The place of oral appliances in the spectrum of treatment options for apneic and non-apneic snorers was extensively discussed in various reviews and guidelines, including the most recent report by the American Academy of Sleep Medicine [124, 125]. The current review does not alter those conclusions. It simply illustrates the marked variability of individual responses to oral appliance therapy, and therefore the necessity to approach each patient on an individual basis. Patients with sleep apnea should be informed about all treatment options. In some cases, the decision is simple; after informing patients about all available options, a strong and clear recommendation can be given by the health care practitioner. In other cases, the decision regarding treatment is arrived at only after individual consideration of all the factors—urgency of clinical situation, reimbursement plan available to patient, risk factors and the patient’s ability or motivation to modify them, patient’s preferences, and a possibility of having a trial of treatment with oral appliance and CPAP. There are patients with severe sleep apnea successfully treated with oral appliances, just as there are non-apneic snorers with or without upper airway resistance syndrome, successfully treated with CPAP. The decision regarding treatment in each individual patient is best made by medical practitioners with experience in sleep medicine who are aware of all options, and who are preferably a part of a specialized sleep disorders center.

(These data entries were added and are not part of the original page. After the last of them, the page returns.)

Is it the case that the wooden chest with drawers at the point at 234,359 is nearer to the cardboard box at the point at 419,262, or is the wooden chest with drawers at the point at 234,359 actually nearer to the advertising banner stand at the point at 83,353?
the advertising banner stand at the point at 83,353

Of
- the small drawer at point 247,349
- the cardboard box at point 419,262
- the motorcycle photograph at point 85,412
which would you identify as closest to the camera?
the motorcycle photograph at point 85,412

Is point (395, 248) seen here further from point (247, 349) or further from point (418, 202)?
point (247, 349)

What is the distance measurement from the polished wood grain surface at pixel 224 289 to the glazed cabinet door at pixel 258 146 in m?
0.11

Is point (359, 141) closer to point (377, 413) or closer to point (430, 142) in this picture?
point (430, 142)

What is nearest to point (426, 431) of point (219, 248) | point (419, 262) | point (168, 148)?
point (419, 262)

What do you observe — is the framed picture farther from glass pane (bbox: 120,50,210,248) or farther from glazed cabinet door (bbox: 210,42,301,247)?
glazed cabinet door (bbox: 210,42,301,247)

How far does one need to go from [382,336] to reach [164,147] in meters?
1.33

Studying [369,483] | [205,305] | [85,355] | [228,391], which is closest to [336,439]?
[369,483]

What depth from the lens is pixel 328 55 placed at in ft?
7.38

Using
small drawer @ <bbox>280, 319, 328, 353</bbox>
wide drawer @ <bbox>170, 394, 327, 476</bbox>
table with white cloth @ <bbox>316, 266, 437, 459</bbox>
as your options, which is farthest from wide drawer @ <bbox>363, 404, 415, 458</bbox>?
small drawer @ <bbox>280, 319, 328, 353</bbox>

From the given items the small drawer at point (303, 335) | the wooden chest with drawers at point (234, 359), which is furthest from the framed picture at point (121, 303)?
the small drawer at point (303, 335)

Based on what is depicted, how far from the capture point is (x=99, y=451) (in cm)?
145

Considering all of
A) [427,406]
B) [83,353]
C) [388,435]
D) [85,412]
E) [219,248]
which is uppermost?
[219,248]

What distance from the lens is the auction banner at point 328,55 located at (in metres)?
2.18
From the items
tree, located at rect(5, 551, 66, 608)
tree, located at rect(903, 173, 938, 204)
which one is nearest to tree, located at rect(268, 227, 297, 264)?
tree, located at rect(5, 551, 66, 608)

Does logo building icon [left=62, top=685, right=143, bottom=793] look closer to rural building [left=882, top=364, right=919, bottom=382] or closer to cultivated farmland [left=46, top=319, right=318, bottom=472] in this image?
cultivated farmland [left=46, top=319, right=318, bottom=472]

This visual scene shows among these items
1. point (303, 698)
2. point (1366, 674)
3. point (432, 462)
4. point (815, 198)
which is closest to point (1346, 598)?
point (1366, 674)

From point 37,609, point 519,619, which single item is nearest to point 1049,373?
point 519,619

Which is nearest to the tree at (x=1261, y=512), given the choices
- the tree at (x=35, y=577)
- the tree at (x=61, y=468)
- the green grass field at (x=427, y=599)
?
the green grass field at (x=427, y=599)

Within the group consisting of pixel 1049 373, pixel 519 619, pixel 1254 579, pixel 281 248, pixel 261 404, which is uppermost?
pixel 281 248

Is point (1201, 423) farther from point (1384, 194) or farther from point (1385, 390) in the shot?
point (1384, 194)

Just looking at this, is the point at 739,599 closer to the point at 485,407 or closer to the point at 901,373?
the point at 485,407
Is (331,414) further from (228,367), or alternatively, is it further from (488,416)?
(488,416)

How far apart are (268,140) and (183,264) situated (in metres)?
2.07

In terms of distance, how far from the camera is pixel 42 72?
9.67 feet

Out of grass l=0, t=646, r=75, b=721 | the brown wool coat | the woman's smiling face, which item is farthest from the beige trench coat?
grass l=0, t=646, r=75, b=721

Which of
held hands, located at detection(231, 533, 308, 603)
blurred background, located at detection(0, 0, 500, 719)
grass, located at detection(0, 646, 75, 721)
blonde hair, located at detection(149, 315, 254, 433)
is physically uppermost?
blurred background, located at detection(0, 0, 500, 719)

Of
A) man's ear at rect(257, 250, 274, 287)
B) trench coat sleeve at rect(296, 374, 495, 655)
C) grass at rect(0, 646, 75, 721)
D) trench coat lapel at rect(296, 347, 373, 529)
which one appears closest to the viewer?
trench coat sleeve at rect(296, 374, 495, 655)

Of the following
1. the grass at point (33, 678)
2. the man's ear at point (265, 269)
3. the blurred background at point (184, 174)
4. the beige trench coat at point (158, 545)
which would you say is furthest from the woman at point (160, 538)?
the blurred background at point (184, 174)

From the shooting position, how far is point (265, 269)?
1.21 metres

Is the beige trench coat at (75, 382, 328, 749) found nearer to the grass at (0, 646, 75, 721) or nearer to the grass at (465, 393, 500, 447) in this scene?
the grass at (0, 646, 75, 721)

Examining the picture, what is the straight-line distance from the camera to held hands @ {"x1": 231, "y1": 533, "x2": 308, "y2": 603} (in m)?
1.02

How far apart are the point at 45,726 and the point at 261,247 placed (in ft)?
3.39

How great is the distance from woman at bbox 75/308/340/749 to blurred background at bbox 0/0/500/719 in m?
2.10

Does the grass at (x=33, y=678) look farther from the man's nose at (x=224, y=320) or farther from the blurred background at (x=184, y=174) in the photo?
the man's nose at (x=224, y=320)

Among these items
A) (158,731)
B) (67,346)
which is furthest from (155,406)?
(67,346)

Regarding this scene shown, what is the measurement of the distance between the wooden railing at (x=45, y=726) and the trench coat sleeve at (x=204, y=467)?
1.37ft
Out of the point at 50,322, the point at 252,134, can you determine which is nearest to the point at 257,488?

An important issue, not addressed in this review, is the underuse of oral appliances currently. This is due in part to the lack of qualified dentists working in this area and in part to reimbursement policies. At present, the majority of government-sponsored and private health care providers will cover (fully or partially) the cost of CPAP, whereas very few, if any, health care plans will cover the cost of oral appliances. Considering that this treatment approach is the only non-invasive alternative to CPAP, it is important to continue to lobby health care providers to enable this treatment for qualified patients.